# Blades won't engage



## rsruss6399 (Jun 22, 2009)

I have a JD 180. Last night was I was mowing the back and the blades just stopped... PTO was engaged. Wiggled the switch nothing.... Took the mower to the garage and sure connections were all snug. Now if I engage the blades and get off the seat, the safety switch will cut the power tohe mower, which is what it's supposed to do. 

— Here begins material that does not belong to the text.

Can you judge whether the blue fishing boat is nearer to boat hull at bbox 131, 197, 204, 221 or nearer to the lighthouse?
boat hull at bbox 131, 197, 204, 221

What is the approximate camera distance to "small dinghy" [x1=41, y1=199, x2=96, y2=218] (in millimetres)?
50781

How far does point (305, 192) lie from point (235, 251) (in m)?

Anyone have any pointers as to what could be wrong. I bought a new PTO toggle switch as I was told at the Deere store it could be one of a few variables that could be wrong...


----------



## HYDROGUARDIAN16 (Feb 14, 2007)

make sure the PTO is getting power, check your battery connections, ground wires(make sure they are clean) just a few things that I would check .


----------



## MFreund (May 2, 2008)

If it has the electromagnetic clutch on the pto it may need adjusted. I had a page with the direction, Now where did I put it........... will look around.


----------



## Jetblack1525 (Nov 9, 2008)

So wait, your blades are enganging but stop if u get off the seat?? Iam lost here.


----------



## Leon (Jun 23, 2009)

I'm guessing what he means is the blades don't turn on but the engine quits with the blade switch on and him off the seat. If that's the case then it sounds like your switch is working. I'm going with a bad electromagnetic clutch.

-Leon


----------



## Jetblack1525 (Nov 9, 2008)

Yea, ok, i was going to say. Proply the clutch then


----------



## MFreund (May 2, 2008)

Try adjusting thre clutch first. The spec is .018" of air gap. Be sure to measure the air gap b-4 adjusting. I am just curious. You should adjust all 3 nuts at least 3 times to make sure adjusting 1 didn't change the others.

I still can't find the page I was looking for!!!


----------